A crowd of people huddled around the Biko Garage on Friday Nov. 3, waiting for the show to begin. Four bands performed, with styles ranging from hardcore to punk.
All of these bands have one thing in common—they’re all young, independent artists, looking for venues to share their music. Bird and a Bush, an independent record label, set up the show as a DIY (do it yourself), all-ages event to give young people a chance to share and experience music.
DIY music is created by unsigned artists, who are often just beginning to perform and share their songs. FUNZONE, previously Santa Barbara’s only DIY music venue, closed down in October; since then, Bird and a Bush has been partnering with local venues like Biko to fill the void.
“After FUNZONE closed down, there wasn’t a designated DIY music venue in Santa Barbara. But there’s a lot of people in Santa Barbara that really care about DIY music,” said Jack Bogart, an organizer for Bird and a Bush, in an interview with The Bottom Line.
“We’re still getting this off the ground,” Bogart said. “We actually had to change the location of the first show we put on, but there was still great turnout.”
The show on Friday featured Little B!tch, who also performed at FUNZONE’s final show, in addition to Dead End Cemetery, Genocide Jack, and Crash 45. To put on Friday’s show, Bird and a Bush partnered with Biko Garage, an extension of Biko Co-Operative House.
“DIY music has always been very important to me,” Bogart said. “I think it’s very important for people to have a place where they can make their own music and be themselves. Places like this, they’re open to everyone.”
This sentiment harmonizes with Biko’s mission, an all ages, substance-free community space that empowers people of color, youth, and other marginalized communities.
“Age restrictions often get in the way of youth attending concerts or performing music. DIY music is all about opening up that opportunity for everyone,” Bogart said.
The inside of the Biko Garage is plastered with writing, graffiti, and art, with some of the doodles often replying to doodles that came before them. People in band t-shirts chatted and enjoyed the space as Little B!tch prepared to play the first set of the evening.

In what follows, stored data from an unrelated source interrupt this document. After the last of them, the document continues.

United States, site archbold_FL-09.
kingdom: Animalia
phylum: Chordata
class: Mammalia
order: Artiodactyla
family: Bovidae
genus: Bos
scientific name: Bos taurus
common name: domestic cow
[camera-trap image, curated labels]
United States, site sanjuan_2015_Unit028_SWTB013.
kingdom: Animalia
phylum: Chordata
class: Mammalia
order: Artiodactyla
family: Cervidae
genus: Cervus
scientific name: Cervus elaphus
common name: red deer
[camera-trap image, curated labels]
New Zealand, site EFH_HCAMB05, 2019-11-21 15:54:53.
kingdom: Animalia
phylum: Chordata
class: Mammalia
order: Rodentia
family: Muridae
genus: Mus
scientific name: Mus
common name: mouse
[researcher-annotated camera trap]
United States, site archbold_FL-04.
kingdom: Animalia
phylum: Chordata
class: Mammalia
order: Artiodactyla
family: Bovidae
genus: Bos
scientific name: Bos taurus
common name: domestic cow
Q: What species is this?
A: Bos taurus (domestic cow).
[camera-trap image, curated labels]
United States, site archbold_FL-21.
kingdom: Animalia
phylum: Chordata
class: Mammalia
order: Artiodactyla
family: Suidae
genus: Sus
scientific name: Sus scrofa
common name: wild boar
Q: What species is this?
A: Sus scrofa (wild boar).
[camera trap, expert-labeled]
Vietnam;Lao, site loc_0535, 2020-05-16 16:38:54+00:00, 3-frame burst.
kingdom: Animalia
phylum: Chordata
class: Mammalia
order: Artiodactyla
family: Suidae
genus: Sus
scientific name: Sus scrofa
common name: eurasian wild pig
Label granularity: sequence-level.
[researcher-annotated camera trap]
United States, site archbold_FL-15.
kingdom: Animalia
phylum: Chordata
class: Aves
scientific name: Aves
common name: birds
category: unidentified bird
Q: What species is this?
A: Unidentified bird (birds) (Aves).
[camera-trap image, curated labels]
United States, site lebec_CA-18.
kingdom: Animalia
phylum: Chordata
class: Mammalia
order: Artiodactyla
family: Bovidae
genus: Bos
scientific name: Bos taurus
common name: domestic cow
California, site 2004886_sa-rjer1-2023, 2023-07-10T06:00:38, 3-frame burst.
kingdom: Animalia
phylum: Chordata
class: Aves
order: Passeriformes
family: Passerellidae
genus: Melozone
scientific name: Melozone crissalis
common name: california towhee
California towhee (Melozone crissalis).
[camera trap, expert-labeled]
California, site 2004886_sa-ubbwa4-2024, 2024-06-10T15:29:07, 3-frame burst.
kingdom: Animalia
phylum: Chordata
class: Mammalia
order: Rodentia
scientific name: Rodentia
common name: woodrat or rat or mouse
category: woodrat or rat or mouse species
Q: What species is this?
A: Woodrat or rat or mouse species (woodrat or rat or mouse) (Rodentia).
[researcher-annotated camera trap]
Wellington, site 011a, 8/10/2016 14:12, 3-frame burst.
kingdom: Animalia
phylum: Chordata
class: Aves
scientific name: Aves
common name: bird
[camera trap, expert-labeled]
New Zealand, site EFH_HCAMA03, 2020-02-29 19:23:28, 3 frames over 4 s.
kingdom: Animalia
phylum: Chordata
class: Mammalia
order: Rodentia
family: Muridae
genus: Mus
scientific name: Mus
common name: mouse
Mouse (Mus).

Little B!tch, a goofy punk band based in Santa Barbara, started the night off right with an engaging, joke-filled performance. Their humorous lyrical style served as a surprising complement to their punk instrumentals.
While introducing their last song, Little B!tch’s guitarist told the crowd to “chill out and try not to get bored, because this next song is a little slow.” The entire band then launched into a rapid fire riff that made their previous songs seem sluggish by comparison.
Dead End Cemetery was next up. They played songs saturated with raw vocals and dynamic guitar playing. Henry Lanier, the act’s lead guitarist, even had to take a breather before their last song after pouring so much energy into his vocals.
Genocide Jack, a hardcore band that traveled from Santa Maria to play the show, followed with a passionately performed, chaos-filled set. The guitarist jumped in the air to punctuate songs, while the lead vocalist engaged the crowd with his frequent movement.
Throughout the show, the mosh pit was wild but not uncontrolled. One audience member filmed with a point and shoot while being catapulted around the mosh pit. Another person wore a safety pin in his ear as he cheered for the next band.
To close out the night, Crash 45, a pop-punk band from SB, delivered a punchy set that kept the crowd’s energy high until the last strum.
There was a rare sense of familiarity and comfort between the bands and the audience —partially because the bands were often a part of the audience. Little B!tch played a set and then moshed to Dead End Cemetery’s set. Crash 45 cheered for Genocide Jack, knowing they were up next.
Santa Barbara’s DIY music scene is far from extinct. Although FUNZONE may be closed down, values that formed the venue are alive and well.